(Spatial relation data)
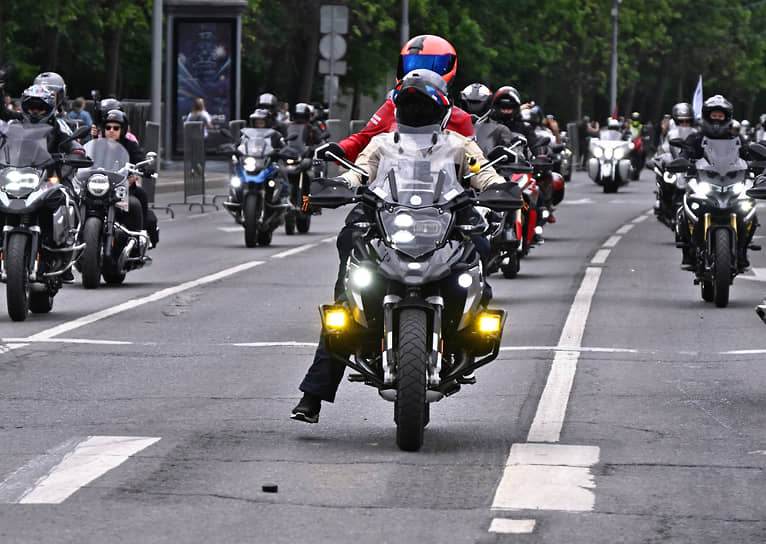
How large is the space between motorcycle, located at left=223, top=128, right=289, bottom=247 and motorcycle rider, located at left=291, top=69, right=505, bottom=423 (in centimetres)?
1396

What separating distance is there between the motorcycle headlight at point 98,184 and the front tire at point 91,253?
220 mm

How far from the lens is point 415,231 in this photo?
841 cm

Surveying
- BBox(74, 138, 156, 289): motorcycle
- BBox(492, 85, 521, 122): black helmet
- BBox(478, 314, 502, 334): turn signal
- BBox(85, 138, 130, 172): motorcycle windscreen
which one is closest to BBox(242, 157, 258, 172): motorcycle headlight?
BBox(492, 85, 521, 122): black helmet

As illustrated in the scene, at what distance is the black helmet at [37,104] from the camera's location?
14750 millimetres

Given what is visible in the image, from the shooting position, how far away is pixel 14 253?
13.7 meters

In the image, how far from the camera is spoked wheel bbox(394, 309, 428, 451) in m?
8.16

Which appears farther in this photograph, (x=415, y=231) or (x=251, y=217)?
(x=251, y=217)

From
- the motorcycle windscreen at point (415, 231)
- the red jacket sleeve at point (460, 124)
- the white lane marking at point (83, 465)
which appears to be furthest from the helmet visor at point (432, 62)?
the white lane marking at point (83, 465)

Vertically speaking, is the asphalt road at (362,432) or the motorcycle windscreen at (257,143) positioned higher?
the motorcycle windscreen at (257,143)

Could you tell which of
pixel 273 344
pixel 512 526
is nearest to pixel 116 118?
pixel 273 344

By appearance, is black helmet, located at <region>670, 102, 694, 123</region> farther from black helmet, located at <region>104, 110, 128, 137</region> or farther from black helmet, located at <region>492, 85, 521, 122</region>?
black helmet, located at <region>104, 110, 128, 137</region>

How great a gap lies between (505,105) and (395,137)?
379 inches

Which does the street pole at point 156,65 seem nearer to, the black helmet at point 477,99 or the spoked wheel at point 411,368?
the black helmet at point 477,99

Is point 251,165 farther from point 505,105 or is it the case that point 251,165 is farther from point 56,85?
point 56,85
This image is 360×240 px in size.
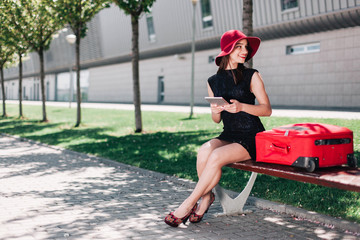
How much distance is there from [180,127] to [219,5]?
17.2m

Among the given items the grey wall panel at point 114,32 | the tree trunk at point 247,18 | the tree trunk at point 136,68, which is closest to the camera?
the tree trunk at point 247,18

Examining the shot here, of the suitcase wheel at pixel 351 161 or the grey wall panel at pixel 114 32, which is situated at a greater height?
the grey wall panel at pixel 114 32

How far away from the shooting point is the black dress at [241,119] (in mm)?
4617

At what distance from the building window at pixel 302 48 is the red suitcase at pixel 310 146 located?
2197 cm

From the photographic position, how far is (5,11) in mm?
19703

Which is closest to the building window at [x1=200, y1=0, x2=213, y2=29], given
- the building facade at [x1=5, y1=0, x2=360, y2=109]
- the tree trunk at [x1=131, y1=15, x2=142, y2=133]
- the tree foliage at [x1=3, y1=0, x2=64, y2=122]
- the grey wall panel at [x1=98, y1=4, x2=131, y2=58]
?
the building facade at [x1=5, y1=0, x2=360, y2=109]

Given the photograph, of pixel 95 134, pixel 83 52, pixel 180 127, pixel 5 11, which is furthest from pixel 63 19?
pixel 83 52

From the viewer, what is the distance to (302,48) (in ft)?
84.7

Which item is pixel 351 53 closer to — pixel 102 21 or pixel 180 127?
pixel 180 127

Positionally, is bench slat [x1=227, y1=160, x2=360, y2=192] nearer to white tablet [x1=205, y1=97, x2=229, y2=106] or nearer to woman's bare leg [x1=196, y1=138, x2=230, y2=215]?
woman's bare leg [x1=196, y1=138, x2=230, y2=215]

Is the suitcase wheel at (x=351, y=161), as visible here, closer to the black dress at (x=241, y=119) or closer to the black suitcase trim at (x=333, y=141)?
the black suitcase trim at (x=333, y=141)

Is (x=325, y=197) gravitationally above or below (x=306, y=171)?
below

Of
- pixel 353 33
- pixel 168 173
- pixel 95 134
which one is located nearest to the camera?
pixel 168 173

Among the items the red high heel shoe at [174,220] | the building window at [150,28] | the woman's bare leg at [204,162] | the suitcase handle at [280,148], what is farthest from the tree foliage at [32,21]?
the building window at [150,28]
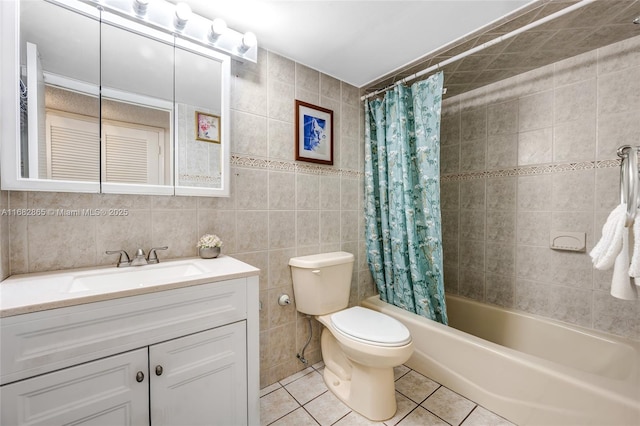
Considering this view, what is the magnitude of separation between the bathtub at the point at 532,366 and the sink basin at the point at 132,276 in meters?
1.37

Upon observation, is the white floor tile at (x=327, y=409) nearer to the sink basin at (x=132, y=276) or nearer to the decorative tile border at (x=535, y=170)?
the sink basin at (x=132, y=276)

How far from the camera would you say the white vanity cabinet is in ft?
2.43

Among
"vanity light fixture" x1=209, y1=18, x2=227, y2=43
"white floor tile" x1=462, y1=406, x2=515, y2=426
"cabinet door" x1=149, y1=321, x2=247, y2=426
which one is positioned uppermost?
"vanity light fixture" x1=209, y1=18, x2=227, y2=43

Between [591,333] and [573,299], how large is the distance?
0.20m

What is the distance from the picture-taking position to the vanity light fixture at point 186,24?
1.19 meters

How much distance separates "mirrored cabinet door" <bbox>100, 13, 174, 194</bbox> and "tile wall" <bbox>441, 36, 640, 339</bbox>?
2.19 metres

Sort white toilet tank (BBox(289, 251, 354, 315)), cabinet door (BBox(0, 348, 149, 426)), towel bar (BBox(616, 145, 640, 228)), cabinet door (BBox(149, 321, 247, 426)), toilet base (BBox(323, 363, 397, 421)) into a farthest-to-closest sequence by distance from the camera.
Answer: white toilet tank (BBox(289, 251, 354, 315)) → toilet base (BBox(323, 363, 397, 421)) → towel bar (BBox(616, 145, 640, 228)) → cabinet door (BBox(149, 321, 247, 426)) → cabinet door (BBox(0, 348, 149, 426))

→ **Written problem**
Quote, word for word, every line starting at the one that contains "Upon observation, is" and ending with the final line of the entries.

→ **Correct result**
Upon observation, is the white floor tile at (x=327, y=409) nearer to the sink basin at (x=132, y=276) or nearer to the decorative tile border at (x=535, y=170)?
the sink basin at (x=132, y=276)

How far from the camera would you say the white vanity cabinet is in ft?
2.43

Among
"vanity light fixture" x1=209, y1=18, x2=227, y2=43
"white floor tile" x1=462, y1=406, x2=515, y2=426
"cabinet door" x1=149, y1=321, x2=247, y2=426
which one is positioned uppermost?
"vanity light fixture" x1=209, y1=18, x2=227, y2=43

Between [591,333] and [573,299], how large is the distance?
0.20m

What is the distance from the picture-taking position to the vanity light fixture at point 186,24?
1.19 meters

How much distance separates "mirrored cabinet door" <bbox>100, 13, 174, 194</bbox> and "tile wall" <bbox>441, 36, 640, 339</bbox>?
2.19 metres

Sort white toilet tank (BBox(289, 251, 354, 315)), cabinet door (BBox(0, 348, 149, 426)), towel bar (BBox(616, 145, 640, 228)), cabinet door (BBox(149, 321, 247, 426)), toilet base (BBox(323, 363, 397, 421)) into a farthest-to-closest sequence by distance from the camera.
Answer: white toilet tank (BBox(289, 251, 354, 315)) → toilet base (BBox(323, 363, 397, 421)) → towel bar (BBox(616, 145, 640, 228)) → cabinet door (BBox(149, 321, 247, 426)) → cabinet door (BBox(0, 348, 149, 426))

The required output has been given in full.